Oleh karena itu, kedua pemohon mendalilkan norma Pasal 458 Ayat (13) UU Nomor 7 Tahun 2017 bertentangan dengan konstitusi karena sifat putusan DKPP yang final dan mengikat telah membuat DKPP menjadi superior atas penyelenggara pemilu lainnya. Hal tersebut juga telah mengakibatkan hilangnya mekanisme check and balances terhadap DKPP. Tindakan abuse of power DKPP juga dinilai telah mendistorsi kemandirian penyelenggara pemilu yang mengakibatkan potensi pelanggaran atas asas jujur dan adil yang dapat bermuara pada berkurangnya kredibilitas penyelenggaraan pemilu.

Selain itu, sifat final dan mengikat putusan DKPP juga telah menimbulkan kerancuan dalam perspektif hukum administrasi negara, perspektif konsep etika dan perspektif konsep hukum.

Lembaga superior

Ahli hukum tata negara dari Universitas Andalas, Padang, Khairul Fahmi, mengungkapkan, sifat final dan mengikat pada putusan DKPP menjadikan produk hukum lembaga tersebut tidak dapat dikoreksi. Hal itu menempatkan DKPP sebagai lembaga yang superior, bahkan terhadap putusan pengadilan sendiri. Ketentuan ini menjadikan DKPP sebagai lembaga yang sangat kuat.

”Sebagai lembaga penyelenggara pemilu, DKPP diberi kewenangan menjatuhkan sanksi. Namun, ketika ada challenging terhadap putusan itu, dia tak langsung merujuk pada putusan DKPP sehingga di sini upaya koreksi itu ataupun upaya mengimbangi putusan yang final dan mengikat tidak tersedia,” ujarnya.

Terkait dengan hal tersebut, Khairul Fahmi menawarkan dua jalan keluar. Pertama, putusan DKPP diubah menjadi bersifat rekomendasi. Pengambil keputusan diserahkan kepada presiden (untuk dugaan pelanggaran etik yang menyangkut anggota KPU dan Bawaslu).

Jalan keluar kedua, putusan DKPP bersifat mengikat bagi penyelenggara pemilu, tetapi putusan itu ditempatkan sebagai keputusan TUN yang bisa diuji langsung ke PTUN.
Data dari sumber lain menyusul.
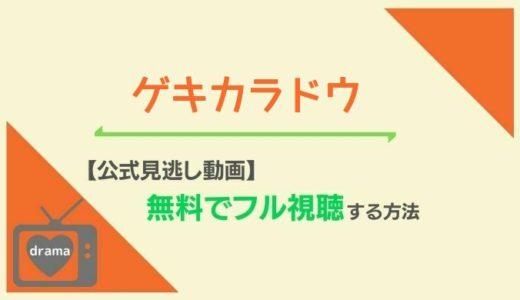 【公式見逃し動画】ゲキカラドウを無料でフル視聴!桐山照史主演ドラマの最新配信サイト情報と再放送予定!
”Yang kedua, ini juga bisa menjadi salah satu jalan untuk mengontrol wewenang DKPP dalam pemeriksaan dan penjatuhan sanksi etik. Menurut ahli, ini sudah patut dan selayaknya didesain dalam UU Pemilu kita. Tidak bisa kemudian kewenangan itu semata-mata diserahkan, lalu kemudian dengan putusan final mengikat tanpa kemudian ada mekanisme kontrol langsung terhadap pelaksanaan kewenangan itu,” jelasnya. (SUSANA RITA)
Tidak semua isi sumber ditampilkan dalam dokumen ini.